Hakea subsulcata is a shrub in the family Proteaceae and is endemic to an area in the Wheatbelt, Great Southern and the Goldfields-Esperance regions of Western Australia. It is an upright, broom-like shrub with needle-shaped leaves and purple-pink flowers from winter to early spring.

==Description==
Hakea subsulcata is an upright to spreading shrub typically grows to a height of 1 to 3 m and does not form a lignotuber. The smaller branches are thickly covered in flattened soft hairs at flowering time. The branches with flowers are smooth. The terete blue-grey leaves are 3-13 cm long and 0.8-1 mm in diameter, ending in a blunt point. The leaves have scattered flattened soft hairs or are smooth with 12 longitudinal veins the length of the leaf. The inflorescence is a spherical shaped umbel of about 50 large purplish, mauve or creamy-white flowers on bare wood or occasionally below leaves and rarely in leaf axils and partially covered by dense foliage. The pedicels are purple and smooth, perianth mauve and the cream pistil 10-13.5 mm long. The small fruit are narrow 1-2 cm long and less than 1 cm wide tapering to a conical beak and usually in a cluster. Flowering occurs from May to September.

==Taxonomy and naming==
Hakea subsulcata was first formally described in 1845 by Carl Meisner and the description was published in Plantae Preissianae. It is named from the Latin sub - somewhat, and sulcatus - grooved, referring to the leaf structure.

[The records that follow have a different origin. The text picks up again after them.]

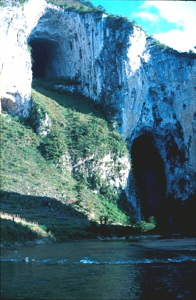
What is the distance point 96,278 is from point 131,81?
44.9m

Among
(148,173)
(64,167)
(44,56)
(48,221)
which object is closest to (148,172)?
(148,173)

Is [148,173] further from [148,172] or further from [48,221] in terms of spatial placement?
[48,221]

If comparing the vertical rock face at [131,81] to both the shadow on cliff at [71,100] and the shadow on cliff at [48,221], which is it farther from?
the shadow on cliff at [48,221]

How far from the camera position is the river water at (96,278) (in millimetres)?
8047

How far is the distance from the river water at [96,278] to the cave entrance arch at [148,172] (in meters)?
37.7

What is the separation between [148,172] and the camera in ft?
181

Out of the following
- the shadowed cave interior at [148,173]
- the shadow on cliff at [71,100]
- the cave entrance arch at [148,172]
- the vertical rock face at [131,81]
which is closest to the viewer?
the vertical rock face at [131,81]

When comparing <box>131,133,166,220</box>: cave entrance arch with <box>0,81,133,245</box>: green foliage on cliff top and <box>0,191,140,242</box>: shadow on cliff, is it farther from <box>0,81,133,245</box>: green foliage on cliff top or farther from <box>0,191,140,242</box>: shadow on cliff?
<box>0,191,140,242</box>: shadow on cliff

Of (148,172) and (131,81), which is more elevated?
(131,81)

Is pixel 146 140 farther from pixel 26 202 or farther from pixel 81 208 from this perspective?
pixel 26 202

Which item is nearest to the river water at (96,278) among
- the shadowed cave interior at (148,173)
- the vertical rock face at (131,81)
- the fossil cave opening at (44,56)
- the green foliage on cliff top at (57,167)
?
the green foliage on cliff top at (57,167)

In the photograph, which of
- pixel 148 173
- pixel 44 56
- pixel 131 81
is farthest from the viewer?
pixel 44 56

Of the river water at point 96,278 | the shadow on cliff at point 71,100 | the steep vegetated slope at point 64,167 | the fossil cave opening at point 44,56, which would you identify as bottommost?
the river water at point 96,278

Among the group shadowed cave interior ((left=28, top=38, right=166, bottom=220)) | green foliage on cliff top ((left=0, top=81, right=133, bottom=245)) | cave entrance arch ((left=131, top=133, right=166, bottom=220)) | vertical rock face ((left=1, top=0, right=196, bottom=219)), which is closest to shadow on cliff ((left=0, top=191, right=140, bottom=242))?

==Distribution and habitat==
This species grows from Wyalkatchem through to Gnowangerup and south to Ravensthorpe. Grows in heath, scrub and woodland in well-drained clay, various coloured sands and loam over laterite, often with gravel, occasionally on ridges. An ornamental species, may be used for hedging and low windbreak.

==Conservation status==
Hakea subsulcata is classified as "not threatened" by the Western Australian Government.